I've always thought a great MC should give you those chills. You know
the ones. Like the first time you heard Chuck D eloquently hollering
on "Miuzi Weighs a Ton." Or when "Scenario" first hit the radio and a
kid from Long Island named Busta Rhymes was roaring like a dungeon
Sadly, Boston hip-hop hero Akrobatik does not give me those chills.
Sure, he's an articulate, thoughtful, challenging, funny rapper. He's
got all the parts, but they don't add up to the whole. He lacks that
spine-tingling ability that separaties a good rapper from a great
one. On his debut LP, Balance, Ak comes correct often, but
despite above-average production and an arsenal of metaphors, on
Balance he just doesn't hit it over the fence.

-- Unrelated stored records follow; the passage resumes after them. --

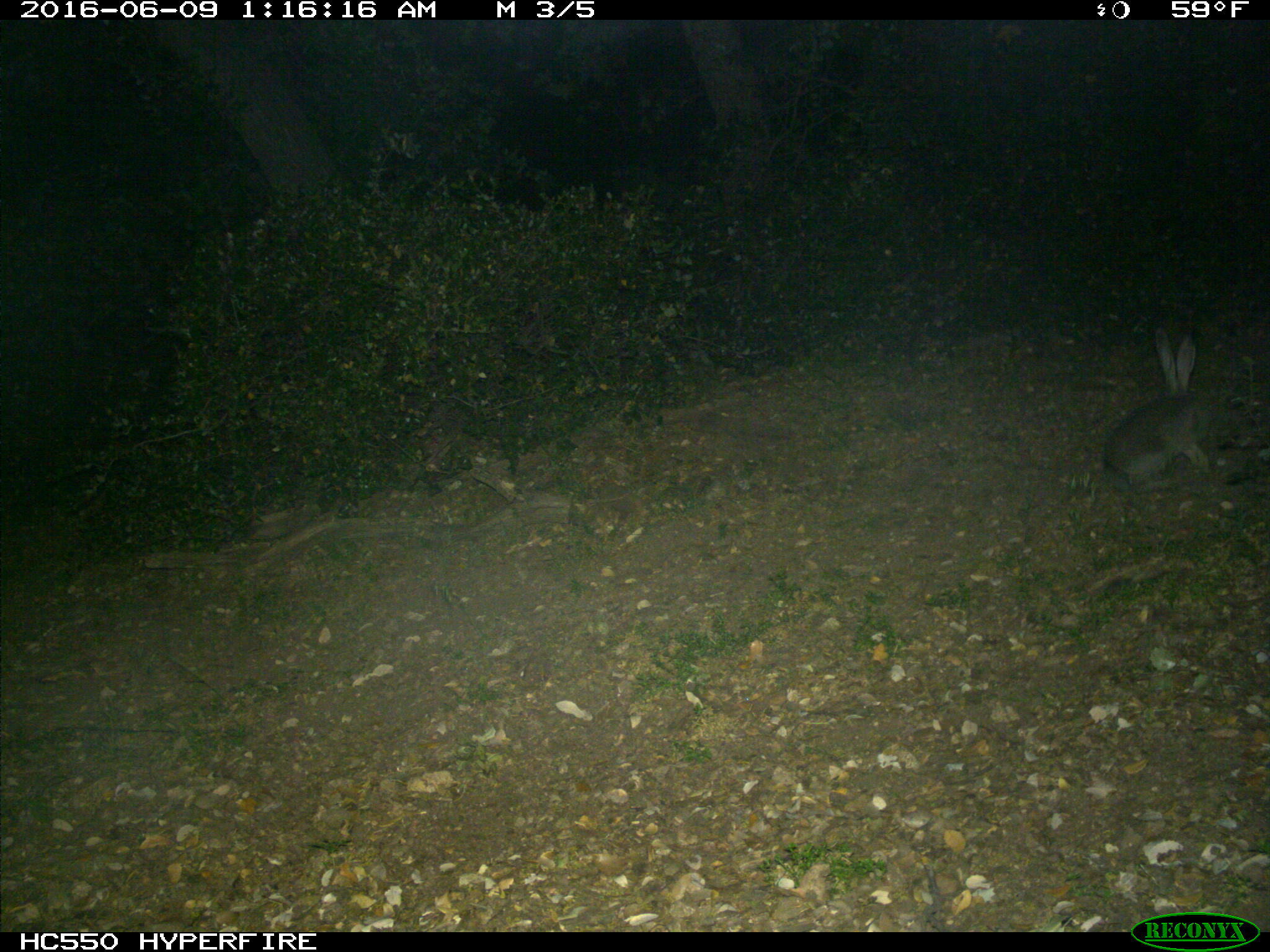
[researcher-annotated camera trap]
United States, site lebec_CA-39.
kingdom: Animalia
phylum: Chordata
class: Mammalia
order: Lagomorpha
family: Leporidae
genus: Lepus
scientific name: Lepus californicus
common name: black-tailed jackrabbit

Maybe his pedigree is the problem. The brewing Boston hip-hop scene
has been compared to mid-'80s NYC. It's full of grimy street truth
and conscious messages. Fellow Bostonians, namely Ak's friend Mr. Lif
(who shows up on "Wreck Dem") and Raw Produce, have been producing
noteworthy music for a decade. Last year's debut from Lif, I
Phantom, was a minor masterpiece. It was a sprawling narrative of
struggle. Akrobatik's first release, last September's "The EP," was
reminiscent of his heroes KRS-One and Chuck D's best work. Maybe the
bar was set too high by his forebears.
The album's first cut, the title track, offers some meaningful
rhymes: "There's no balance in rap/ You either a nerd or a thug/ You
either got too many big words or you bust too many slugs." He's
right. There is no balance in hip-hop. He offers sharp musings on
hypocrisy ("Hypocrite"), violence ("Cooler Heads") and just plain
braggadocious MCs ("Feedback").
There's no filler on "Balance." Each track either tells a story,
sends a message or both. The album's first single, in particular,
"Remind My Soul," is a lush, guitar-accentuated piece of
soul-searching. He rhymes to his people, black people, to love
yourself and remember your heritage. It's hard to miss the yearning
in Ak's voice in the chorus. "Remind my soul/ Of the time we were
great/ Before the self-hate/ The time we were great/ Wait, but we
still great." Less effective are the Martin Luther King vocal bits
interpolated after the chorus. But the song is so clearly heartfelt,
it's easy to ignore its weaknesses.
The soundscapes are sample-laden and smooth. Young producers DJ Fakts
One, Edan and Ak himself team up with old pros da Beatminerz and
Diamond to form a cohesive sound. Akrobatik's voice is always front
and center, but the beats are far from minimal. It's never too
jangly, nor is it ever too airy. Edan's stuttering horns on "Hand
That Rocks the Cradle" are exceptionally dope.
But it all goes back to the Master of Ceremonies, and for all his wit
and wonder, Ak just doesn't knock you on your ass, the way most of
his heroes do. I won't hold it against him. It's nearly impossible to
make a hip-hop record without filler no skits, no wack joints
about weed and tire rims, no cryfests to his mother. Just true school
music. Just doing that is something to cheer about. But it just isn't
the punch in the chest I hoped it would be.